(Source data)
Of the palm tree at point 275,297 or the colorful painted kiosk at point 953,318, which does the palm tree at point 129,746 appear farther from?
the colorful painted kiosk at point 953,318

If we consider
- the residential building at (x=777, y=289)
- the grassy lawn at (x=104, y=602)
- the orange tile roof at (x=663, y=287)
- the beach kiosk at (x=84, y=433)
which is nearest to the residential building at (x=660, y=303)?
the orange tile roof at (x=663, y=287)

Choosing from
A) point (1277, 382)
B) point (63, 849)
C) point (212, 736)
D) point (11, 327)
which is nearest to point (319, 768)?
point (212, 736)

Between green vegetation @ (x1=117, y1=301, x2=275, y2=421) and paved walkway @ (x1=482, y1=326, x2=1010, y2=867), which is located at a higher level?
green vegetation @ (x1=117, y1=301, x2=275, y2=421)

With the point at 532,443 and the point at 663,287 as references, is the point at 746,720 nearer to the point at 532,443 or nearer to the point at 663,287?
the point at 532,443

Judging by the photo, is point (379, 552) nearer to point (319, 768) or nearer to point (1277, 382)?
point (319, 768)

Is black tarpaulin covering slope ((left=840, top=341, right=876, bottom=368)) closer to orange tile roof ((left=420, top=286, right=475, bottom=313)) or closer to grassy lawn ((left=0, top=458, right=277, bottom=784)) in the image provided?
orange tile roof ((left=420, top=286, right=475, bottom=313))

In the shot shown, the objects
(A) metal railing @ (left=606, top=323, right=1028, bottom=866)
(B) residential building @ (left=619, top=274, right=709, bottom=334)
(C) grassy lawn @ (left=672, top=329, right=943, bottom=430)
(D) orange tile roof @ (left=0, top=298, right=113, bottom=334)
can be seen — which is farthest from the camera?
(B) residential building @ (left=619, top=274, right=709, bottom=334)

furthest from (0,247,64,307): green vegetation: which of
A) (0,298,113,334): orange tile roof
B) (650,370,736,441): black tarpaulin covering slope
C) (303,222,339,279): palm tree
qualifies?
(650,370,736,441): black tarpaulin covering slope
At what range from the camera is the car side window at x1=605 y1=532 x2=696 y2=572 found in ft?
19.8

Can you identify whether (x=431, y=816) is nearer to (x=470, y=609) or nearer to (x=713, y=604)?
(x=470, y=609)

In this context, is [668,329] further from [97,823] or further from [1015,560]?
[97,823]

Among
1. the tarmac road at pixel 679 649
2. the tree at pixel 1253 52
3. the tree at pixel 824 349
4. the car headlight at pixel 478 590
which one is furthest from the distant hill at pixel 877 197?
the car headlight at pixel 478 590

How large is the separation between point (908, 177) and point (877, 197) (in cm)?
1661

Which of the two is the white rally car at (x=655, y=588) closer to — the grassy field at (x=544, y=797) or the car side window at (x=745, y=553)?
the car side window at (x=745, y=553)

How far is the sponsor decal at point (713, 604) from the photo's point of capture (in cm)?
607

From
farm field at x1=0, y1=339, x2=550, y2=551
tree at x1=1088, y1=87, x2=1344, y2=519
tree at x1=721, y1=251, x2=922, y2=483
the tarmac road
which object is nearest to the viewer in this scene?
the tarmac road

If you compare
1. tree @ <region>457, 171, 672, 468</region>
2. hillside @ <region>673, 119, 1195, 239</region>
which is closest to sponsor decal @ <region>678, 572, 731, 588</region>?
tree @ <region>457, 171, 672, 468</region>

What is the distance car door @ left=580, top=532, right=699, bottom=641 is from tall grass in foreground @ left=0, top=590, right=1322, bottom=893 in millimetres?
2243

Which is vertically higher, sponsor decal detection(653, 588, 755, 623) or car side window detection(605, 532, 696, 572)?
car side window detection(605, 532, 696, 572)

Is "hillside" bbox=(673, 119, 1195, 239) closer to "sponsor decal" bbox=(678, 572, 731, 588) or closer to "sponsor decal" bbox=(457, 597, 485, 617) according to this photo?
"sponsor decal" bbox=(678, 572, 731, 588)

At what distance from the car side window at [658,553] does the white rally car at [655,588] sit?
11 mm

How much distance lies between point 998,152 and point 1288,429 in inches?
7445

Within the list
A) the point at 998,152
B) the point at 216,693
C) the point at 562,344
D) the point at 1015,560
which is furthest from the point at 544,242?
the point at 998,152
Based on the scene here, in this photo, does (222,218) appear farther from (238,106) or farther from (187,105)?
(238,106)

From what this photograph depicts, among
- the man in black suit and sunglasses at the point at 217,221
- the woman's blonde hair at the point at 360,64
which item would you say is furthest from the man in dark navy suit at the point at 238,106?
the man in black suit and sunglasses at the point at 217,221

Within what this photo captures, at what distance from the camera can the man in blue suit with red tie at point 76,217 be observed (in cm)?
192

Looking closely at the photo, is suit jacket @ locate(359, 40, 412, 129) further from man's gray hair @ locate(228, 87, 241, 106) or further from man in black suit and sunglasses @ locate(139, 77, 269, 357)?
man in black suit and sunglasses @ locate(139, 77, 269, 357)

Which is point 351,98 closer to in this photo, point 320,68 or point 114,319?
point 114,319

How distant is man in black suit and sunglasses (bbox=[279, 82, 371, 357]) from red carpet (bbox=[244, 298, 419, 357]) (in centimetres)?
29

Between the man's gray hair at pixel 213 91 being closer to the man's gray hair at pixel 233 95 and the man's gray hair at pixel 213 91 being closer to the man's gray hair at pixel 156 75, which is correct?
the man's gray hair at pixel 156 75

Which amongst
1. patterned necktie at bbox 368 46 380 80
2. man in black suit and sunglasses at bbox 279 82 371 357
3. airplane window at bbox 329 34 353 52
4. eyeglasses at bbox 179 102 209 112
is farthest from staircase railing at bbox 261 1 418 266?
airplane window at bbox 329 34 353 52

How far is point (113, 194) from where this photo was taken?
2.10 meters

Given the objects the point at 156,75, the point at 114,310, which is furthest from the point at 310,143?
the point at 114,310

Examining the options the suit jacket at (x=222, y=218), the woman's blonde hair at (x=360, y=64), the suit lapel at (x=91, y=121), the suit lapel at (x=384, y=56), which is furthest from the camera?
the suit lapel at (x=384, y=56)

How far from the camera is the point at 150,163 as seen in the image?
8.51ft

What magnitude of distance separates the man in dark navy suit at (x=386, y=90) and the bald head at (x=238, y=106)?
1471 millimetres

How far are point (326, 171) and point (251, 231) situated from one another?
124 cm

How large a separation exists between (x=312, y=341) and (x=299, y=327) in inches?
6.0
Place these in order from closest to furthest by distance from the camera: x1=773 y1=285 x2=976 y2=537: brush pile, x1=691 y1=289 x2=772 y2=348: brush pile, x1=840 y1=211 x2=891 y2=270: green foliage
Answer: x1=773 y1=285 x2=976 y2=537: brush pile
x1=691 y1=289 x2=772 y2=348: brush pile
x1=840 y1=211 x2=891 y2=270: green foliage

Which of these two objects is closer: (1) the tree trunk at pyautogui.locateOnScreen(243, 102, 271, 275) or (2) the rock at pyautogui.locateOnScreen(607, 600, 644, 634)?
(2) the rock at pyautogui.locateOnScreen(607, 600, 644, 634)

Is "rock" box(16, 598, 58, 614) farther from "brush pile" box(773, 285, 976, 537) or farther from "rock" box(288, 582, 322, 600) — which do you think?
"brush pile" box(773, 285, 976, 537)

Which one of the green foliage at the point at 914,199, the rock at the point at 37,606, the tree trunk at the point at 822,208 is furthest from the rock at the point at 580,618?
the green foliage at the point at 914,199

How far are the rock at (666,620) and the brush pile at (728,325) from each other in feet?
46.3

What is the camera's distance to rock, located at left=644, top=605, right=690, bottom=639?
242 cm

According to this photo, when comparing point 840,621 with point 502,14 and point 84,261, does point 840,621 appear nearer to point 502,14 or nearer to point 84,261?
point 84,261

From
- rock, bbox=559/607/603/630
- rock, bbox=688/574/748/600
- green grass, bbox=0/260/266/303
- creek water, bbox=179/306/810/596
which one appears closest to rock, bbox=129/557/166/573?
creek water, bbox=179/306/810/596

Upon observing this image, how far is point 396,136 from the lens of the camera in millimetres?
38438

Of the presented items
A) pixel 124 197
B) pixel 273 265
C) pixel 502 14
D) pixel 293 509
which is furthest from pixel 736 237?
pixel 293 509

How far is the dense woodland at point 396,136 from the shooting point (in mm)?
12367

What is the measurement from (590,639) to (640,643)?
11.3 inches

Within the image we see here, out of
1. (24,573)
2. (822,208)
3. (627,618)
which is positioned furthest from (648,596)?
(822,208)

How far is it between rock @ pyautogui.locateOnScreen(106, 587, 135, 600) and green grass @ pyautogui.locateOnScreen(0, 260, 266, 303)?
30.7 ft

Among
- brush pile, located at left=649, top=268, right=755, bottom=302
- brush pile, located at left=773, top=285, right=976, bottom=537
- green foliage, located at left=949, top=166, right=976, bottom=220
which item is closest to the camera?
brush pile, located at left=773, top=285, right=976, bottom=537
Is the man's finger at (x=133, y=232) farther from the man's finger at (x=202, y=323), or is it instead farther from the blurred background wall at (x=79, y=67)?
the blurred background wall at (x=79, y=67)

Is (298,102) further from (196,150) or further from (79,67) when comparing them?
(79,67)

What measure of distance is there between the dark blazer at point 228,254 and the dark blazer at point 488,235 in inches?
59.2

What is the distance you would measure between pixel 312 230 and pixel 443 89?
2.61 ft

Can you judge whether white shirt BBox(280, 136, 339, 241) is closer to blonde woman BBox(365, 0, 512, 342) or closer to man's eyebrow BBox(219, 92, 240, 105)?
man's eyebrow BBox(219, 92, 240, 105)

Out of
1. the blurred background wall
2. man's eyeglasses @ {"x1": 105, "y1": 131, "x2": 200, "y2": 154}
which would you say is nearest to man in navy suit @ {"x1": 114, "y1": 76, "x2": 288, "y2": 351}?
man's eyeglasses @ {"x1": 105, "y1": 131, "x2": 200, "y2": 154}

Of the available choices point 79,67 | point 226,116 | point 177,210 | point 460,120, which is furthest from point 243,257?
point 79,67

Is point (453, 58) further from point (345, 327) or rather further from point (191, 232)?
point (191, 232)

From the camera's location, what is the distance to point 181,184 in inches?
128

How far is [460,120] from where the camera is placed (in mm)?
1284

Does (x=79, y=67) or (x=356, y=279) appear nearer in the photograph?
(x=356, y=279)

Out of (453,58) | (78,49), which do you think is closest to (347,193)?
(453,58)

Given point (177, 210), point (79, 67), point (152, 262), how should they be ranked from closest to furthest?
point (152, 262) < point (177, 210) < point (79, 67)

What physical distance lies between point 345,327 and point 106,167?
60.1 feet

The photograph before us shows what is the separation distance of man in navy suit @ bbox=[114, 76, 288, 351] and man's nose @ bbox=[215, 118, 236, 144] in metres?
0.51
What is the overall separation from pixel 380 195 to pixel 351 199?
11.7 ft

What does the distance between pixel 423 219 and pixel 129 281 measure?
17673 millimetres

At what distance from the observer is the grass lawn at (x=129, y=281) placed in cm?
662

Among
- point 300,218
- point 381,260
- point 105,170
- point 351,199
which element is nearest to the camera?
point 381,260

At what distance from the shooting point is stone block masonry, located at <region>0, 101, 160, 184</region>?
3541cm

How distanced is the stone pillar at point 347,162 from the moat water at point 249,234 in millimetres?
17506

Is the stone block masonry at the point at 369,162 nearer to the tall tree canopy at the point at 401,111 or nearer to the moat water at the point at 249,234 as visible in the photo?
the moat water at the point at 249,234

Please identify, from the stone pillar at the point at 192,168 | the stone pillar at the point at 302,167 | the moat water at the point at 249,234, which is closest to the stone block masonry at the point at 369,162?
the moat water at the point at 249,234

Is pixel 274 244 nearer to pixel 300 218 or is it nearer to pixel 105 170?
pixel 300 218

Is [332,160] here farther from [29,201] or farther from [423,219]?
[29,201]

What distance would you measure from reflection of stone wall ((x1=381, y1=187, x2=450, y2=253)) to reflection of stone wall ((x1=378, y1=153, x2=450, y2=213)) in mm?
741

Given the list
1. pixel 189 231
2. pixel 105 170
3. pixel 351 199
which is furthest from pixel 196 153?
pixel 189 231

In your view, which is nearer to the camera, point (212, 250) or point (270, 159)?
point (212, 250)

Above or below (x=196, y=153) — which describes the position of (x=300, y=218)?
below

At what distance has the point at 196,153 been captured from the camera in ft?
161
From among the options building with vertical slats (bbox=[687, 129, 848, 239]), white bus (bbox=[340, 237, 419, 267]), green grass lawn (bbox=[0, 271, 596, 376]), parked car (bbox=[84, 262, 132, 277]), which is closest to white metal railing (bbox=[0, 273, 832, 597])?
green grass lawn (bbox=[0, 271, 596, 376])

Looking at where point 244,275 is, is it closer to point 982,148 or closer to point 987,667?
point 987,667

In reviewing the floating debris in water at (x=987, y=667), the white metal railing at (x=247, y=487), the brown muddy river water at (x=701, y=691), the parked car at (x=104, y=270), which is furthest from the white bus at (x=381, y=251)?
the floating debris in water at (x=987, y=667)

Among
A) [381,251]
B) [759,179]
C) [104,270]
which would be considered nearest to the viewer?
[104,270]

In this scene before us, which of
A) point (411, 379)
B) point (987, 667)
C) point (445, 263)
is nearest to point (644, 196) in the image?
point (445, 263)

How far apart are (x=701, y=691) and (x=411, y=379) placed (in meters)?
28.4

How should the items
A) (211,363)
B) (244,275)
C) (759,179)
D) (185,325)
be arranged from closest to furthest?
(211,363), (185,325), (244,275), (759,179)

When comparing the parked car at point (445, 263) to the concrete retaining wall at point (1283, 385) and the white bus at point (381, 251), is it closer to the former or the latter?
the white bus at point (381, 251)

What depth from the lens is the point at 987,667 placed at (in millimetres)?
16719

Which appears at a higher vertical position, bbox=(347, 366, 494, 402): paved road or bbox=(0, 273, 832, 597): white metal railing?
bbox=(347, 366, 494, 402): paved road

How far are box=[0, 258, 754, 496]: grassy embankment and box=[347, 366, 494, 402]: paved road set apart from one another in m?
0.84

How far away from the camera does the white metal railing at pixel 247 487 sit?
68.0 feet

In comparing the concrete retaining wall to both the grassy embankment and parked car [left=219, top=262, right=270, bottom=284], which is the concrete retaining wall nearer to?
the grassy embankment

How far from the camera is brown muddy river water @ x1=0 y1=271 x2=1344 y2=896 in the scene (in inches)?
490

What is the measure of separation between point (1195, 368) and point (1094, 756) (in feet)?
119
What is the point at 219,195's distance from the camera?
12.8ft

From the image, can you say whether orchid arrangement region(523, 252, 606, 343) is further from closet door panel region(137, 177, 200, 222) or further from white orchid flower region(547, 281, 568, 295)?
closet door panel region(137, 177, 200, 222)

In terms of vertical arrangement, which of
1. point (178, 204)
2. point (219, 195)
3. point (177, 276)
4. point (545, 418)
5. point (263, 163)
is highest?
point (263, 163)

Exercise aim:
All lines from the one containing "When comparing the parked" through the final line of the listing above are to be reproduced exactly; include both and add nothing.

Result for this exercise:
When comparing the parked car at point (445, 263) to the concrete retaining wall at point (1283, 385) and the white bus at point (381, 251), is it closer to the former or the latter?
the white bus at point (381, 251)

What depth from the lens is the point at 987,667 placed at (in millimetres)?
16719

Which appears at a higher vertical position, bbox=(347, 366, 494, 402): paved road or bbox=(0, 273, 832, 597): white metal railing?
bbox=(347, 366, 494, 402): paved road

How far are box=[0, 258, 754, 496]: grassy embankment and box=[347, 366, 494, 402]: paved road set apart from one another in m?
0.84

How far away from the camera does the white metal railing at pixel 247 487 sit?
68.0 feet

In comparing the concrete retaining wall to both the grassy embankment and parked car [left=219, top=262, right=270, bottom=284], which is the concrete retaining wall nearer to?
the grassy embankment

How far from the camera is brown muddy river water @ x1=0 y1=271 x2=1344 y2=896 in the scene (in inches)?
490

What is the measure of separation between point (1195, 368) and point (1094, 756) (in feet)?
119
What is the point at 219,195's distance from the camera?
12.8ft

From the image, can you say whether orchid arrangement region(523, 252, 606, 343) is further from closet door panel region(137, 177, 200, 222) or further from white orchid flower region(547, 281, 568, 295)?
closet door panel region(137, 177, 200, 222)

In terms of vertical arrangement, which of
1. point (178, 204)
2. point (219, 195)
3. point (177, 276)
4. point (545, 418)
5. point (263, 163)
is highest?
point (263, 163)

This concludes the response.